COVID-19 sadly killed off Indian’s plans for the 2020 centenary of its iconic Scout model’s birth to be celebrated with a series of global parties, with the result that it passed almost unnoticed. Still, the ongoing showroom success of what is the Minnesota firm’s bestselling current model since making its born-again debut in 2015 with its liquid-cooled 1133cc 60º V-twin eight-valve engine, thus hastening the demise of Harley’s air-cooled OHV Sportster, will have helped make up for that as far as the marque’s current owner Polaris is concerned.
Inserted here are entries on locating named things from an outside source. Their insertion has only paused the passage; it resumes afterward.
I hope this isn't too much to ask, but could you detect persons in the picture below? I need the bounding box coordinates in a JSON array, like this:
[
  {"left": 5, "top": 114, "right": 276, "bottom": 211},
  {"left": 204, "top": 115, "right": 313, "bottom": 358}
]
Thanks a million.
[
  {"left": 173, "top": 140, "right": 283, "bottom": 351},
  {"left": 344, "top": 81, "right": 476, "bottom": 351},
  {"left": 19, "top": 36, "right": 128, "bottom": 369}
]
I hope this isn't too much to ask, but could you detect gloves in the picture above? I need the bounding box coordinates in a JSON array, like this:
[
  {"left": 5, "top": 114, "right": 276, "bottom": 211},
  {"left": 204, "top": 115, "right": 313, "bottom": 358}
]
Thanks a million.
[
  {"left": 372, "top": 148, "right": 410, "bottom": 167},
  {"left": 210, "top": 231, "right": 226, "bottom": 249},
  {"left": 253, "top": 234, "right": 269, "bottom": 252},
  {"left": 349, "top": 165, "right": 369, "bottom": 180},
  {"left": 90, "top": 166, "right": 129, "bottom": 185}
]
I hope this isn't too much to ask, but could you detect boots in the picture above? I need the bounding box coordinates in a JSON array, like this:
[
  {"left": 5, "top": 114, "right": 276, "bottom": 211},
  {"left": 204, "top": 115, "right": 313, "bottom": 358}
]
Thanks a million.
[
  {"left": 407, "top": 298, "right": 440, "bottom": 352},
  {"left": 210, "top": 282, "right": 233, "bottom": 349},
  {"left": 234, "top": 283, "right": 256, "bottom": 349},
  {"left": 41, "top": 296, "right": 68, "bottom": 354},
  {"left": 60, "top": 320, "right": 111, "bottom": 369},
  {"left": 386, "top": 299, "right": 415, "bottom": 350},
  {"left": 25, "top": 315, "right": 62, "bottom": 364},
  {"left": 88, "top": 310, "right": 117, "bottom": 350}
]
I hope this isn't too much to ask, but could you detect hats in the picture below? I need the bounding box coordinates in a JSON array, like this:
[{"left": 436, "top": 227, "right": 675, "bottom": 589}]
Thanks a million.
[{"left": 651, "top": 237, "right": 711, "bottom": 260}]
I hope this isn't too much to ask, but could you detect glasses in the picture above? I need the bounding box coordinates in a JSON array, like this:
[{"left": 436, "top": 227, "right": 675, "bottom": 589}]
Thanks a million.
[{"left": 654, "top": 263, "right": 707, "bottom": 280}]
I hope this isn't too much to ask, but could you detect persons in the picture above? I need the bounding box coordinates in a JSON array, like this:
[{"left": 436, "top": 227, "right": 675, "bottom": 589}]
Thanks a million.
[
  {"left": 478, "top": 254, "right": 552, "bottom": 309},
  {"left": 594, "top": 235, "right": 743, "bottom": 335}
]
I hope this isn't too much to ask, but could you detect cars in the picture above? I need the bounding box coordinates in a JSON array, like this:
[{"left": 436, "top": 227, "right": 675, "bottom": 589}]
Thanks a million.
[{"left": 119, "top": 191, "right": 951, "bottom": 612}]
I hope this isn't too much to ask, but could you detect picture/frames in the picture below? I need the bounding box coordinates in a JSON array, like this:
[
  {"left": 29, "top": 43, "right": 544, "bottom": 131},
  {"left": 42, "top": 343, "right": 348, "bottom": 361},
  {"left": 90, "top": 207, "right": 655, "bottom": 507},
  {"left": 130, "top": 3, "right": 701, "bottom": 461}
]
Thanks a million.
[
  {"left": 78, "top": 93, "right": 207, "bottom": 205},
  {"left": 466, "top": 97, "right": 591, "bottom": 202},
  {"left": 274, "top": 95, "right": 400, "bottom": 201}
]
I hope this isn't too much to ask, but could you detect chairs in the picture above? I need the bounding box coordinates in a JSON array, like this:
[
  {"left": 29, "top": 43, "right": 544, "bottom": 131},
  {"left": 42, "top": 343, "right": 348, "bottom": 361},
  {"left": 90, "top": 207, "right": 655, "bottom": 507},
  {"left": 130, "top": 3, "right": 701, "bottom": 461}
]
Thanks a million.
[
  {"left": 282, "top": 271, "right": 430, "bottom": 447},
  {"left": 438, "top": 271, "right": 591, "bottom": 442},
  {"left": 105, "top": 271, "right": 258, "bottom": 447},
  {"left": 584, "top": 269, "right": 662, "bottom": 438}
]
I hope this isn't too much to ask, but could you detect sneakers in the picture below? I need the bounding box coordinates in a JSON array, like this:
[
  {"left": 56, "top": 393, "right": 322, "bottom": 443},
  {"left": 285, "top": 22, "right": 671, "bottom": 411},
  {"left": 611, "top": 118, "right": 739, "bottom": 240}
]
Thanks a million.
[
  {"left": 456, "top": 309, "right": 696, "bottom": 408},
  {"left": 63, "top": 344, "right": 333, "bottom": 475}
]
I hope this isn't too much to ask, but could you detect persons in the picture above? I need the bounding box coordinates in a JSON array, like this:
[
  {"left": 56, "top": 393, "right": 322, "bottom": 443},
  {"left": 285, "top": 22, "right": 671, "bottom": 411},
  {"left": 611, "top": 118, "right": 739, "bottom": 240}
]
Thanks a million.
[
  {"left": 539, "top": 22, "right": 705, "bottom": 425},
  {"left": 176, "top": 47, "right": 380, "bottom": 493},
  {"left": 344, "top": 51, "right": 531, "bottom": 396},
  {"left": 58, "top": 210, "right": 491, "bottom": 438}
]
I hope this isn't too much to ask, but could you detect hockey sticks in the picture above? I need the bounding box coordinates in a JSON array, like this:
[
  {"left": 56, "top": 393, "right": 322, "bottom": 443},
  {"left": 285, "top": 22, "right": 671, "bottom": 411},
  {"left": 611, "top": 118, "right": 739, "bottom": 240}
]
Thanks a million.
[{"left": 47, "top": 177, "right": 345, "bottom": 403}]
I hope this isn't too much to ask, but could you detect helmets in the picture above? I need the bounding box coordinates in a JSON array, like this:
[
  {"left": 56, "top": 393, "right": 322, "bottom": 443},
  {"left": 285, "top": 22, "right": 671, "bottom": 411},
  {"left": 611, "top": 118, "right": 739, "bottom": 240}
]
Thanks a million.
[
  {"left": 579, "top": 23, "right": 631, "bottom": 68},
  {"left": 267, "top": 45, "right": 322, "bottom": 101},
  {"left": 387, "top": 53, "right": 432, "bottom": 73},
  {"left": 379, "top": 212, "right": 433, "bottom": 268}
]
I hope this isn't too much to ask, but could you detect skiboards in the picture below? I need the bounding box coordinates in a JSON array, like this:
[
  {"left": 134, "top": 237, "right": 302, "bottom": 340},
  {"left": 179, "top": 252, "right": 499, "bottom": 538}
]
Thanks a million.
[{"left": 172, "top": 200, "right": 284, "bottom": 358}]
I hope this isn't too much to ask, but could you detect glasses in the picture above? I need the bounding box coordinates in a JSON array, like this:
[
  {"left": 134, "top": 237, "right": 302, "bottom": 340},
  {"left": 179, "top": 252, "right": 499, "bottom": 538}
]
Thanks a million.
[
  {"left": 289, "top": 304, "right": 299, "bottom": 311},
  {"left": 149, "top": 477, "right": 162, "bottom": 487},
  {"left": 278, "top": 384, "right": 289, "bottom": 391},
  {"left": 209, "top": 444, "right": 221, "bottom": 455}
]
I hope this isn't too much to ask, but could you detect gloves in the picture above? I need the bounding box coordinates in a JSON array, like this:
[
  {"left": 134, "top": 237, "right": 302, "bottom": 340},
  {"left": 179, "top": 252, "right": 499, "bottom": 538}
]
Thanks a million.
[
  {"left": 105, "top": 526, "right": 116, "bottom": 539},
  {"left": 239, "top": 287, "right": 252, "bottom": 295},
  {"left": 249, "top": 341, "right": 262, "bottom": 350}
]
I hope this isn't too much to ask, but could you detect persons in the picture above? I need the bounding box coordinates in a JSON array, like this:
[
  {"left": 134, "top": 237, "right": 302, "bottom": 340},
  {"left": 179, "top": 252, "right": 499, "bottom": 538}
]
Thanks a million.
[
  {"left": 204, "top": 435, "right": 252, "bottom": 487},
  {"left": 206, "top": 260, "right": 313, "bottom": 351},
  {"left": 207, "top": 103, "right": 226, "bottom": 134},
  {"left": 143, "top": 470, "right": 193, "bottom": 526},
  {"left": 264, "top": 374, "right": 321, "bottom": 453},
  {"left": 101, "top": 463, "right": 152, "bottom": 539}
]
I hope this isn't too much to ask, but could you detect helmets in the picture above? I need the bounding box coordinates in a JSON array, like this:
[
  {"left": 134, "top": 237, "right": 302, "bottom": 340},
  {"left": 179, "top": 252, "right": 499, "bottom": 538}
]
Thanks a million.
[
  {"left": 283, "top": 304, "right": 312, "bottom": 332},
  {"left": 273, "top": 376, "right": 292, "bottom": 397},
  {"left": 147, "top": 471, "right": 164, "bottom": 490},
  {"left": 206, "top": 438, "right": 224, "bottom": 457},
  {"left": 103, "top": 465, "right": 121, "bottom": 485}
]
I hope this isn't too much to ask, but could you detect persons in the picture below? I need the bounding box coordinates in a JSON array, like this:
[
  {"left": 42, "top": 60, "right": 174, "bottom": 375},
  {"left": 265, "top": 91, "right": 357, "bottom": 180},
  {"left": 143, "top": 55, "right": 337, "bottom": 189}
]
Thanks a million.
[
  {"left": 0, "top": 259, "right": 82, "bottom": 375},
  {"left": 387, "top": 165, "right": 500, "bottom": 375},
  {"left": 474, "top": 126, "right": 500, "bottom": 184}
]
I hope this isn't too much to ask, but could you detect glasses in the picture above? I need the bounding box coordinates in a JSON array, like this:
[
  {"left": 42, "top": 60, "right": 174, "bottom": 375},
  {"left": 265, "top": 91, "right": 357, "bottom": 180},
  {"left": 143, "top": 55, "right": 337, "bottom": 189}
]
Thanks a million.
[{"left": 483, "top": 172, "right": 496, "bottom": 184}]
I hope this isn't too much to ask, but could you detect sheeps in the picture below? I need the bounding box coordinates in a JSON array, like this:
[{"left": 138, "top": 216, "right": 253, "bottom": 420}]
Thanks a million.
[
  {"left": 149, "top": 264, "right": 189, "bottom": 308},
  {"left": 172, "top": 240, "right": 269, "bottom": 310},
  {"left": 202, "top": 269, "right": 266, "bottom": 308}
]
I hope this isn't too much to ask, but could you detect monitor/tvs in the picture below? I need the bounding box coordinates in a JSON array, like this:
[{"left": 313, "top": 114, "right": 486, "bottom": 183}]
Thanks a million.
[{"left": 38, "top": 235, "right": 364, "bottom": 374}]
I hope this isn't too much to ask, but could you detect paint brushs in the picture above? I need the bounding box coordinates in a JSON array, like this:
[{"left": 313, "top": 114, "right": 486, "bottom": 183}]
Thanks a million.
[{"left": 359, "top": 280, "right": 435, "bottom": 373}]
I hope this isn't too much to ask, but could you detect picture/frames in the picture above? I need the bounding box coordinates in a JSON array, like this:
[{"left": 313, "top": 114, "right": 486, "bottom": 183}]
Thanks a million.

A conservative but astutely managed Midwestern company, Polaris’ management today could hardly be more different than the bunch of spivs who ended up running the Indian Motocycle (sic) Company into the ground during the Teens and Twenties of the last century. For after gradually reducing his slice of Indian equity as new investors were brought in to underwrite the company’s growth, co-founder and chief engineer Oscar Hedstrom had deserted Indian in 1913 — the year in which it made over 30,000 motorcycles, the most in its entire history prior to Polaris acquiring the marque in 2011. Hedstrom was horrified at the nowadays illegal, but then permissible actions of Indian board members to ramp up the company's stock values so as to make a financial killing, with his equally outraged co-founder George Hendee following him in 1916.
During the years the USA was involved in WW1 Indian devoted most of its production to the military, but that meant commercial problems at the conclusion of hostilities.
By 1919 a new group of investors took over the company, with CEO Frank Weschler given full support in launching a completely new kind of motorcycle for 1920, the Scout.